* Task instructions:
Print every entry, word for word, and skip the images.

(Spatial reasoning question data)
------------------------------------------------------------
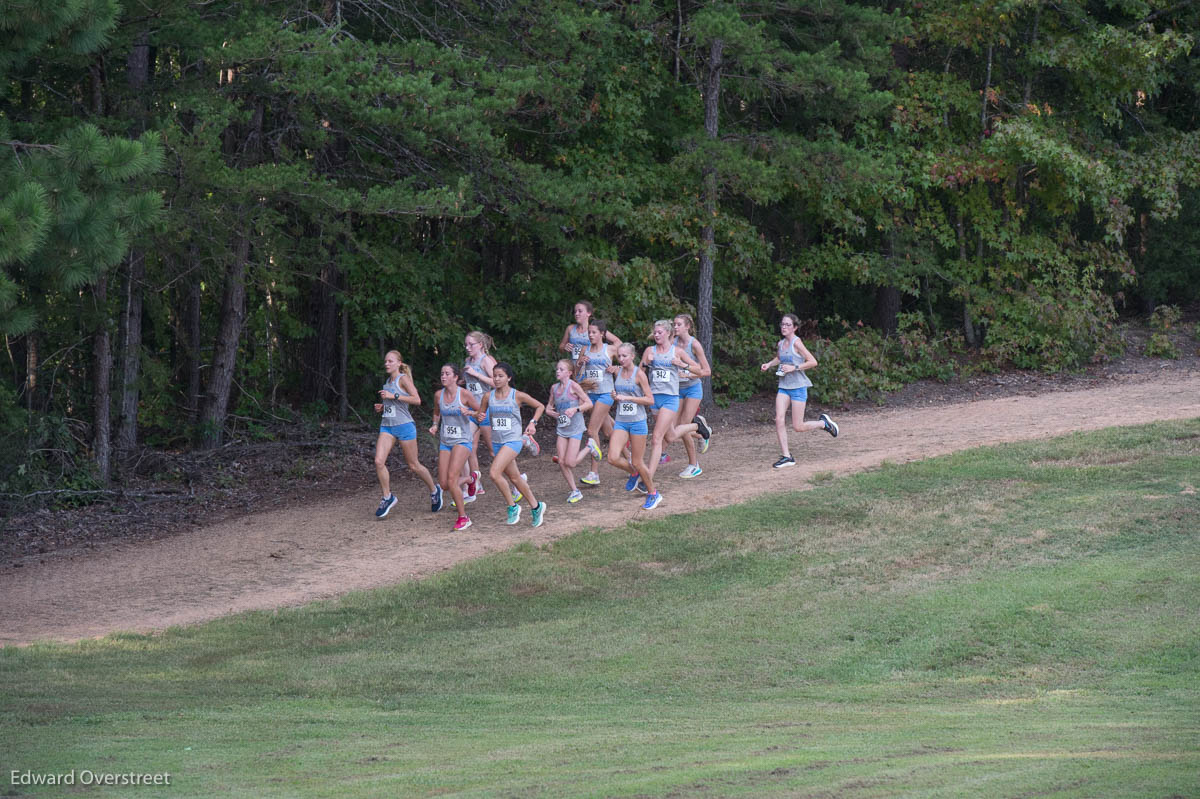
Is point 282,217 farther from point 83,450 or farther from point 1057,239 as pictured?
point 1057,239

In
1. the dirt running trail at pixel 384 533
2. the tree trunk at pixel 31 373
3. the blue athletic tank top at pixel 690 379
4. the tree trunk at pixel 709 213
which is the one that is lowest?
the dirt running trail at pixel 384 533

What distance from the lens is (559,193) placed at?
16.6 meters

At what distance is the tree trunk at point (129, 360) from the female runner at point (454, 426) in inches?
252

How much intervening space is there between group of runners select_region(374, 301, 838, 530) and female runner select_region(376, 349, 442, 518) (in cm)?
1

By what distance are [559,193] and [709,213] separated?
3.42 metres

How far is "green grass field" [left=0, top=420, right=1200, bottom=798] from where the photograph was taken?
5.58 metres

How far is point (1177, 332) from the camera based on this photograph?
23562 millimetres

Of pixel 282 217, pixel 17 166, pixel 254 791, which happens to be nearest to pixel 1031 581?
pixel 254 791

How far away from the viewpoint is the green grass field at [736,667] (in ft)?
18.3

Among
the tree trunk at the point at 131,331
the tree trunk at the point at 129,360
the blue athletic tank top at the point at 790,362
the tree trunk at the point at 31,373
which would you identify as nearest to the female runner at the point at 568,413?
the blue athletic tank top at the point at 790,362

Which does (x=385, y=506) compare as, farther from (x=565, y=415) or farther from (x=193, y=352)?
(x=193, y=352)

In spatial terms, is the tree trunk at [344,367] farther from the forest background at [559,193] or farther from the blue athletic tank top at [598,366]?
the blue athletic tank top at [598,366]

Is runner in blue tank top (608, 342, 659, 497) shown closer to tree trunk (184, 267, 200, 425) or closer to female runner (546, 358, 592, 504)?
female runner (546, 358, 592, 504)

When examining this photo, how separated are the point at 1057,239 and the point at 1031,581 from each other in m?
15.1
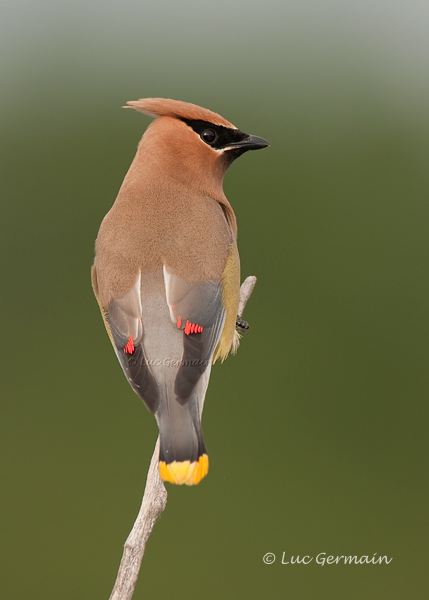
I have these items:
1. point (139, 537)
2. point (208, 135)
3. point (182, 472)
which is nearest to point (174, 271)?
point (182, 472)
------------------------------------------------------------
* Task answer:
Is point 282,217 farther from point 83,450 or farther from point 1057,239 as pictured?
point 1057,239

In
1. the dirt running trail at pixel 384 533
2. the tree trunk at pixel 31 373
3. the blue athletic tank top at pixel 690 379
4. the tree trunk at pixel 709 213
which is the one that is lowest?
the dirt running trail at pixel 384 533

What distance from the lens is (559,193) placed at?
16.6 meters

At what distance is the tree trunk at point (129, 360) from the female runner at point (454, 426) in inches?
252

How much intervening space is there between group of runners select_region(374, 301, 838, 530) and female runner select_region(376, 349, 442, 518) (in cm)?
1

By what distance are [559,193] and [709,213] separated?
3.42 metres

How far is "green grass field" [left=0, top=420, right=1200, bottom=798] from where the photograph was taken?
5.58 metres

How far is point (1177, 332) from the camera based on this photograph?
23562 millimetres

Of pixel 282 217, pixel 17 166, pixel 254 791, which happens to be nearest to pixel 1031 581?
pixel 254 791

How far away from the viewpoint is the green grass field at [736,667] (in ft)?
18.3

Among
the tree trunk at the point at 131,331
the tree trunk at the point at 129,360
the blue athletic tank top at the point at 790,362
the tree trunk at the point at 31,373
which would you identify as nearest to the female runner at the point at 568,413?
the blue athletic tank top at the point at 790,362

Which does (x=385, y=506) compare as, farther from (x=565, y=415) or farther from (x=193, y=352)?
(x=193, y=352)

In spatial terms, is the tree trunk at [344,367] farther from the forest background at [559,193] or farther from the blue athletic tank top at [598,366]?
the blue athletic tank top at [598,366]

Is runner in blue tank top (608, 342, 659, 497) shown closer to tree trunk (184, 267, 200, 425) or closer to female runner (546, 358, 592, 504)?
female runner (546, 358, 592, 504)

When examining this photo, how separated are the point at 1057,239 and the point at 1031,581 from each other in m?
15.1
I have these items:
1. point (139, 537)
2. point (208, 135)
3. point (182, 472)
which is nearest to point (174, 271)?
point (182, 472)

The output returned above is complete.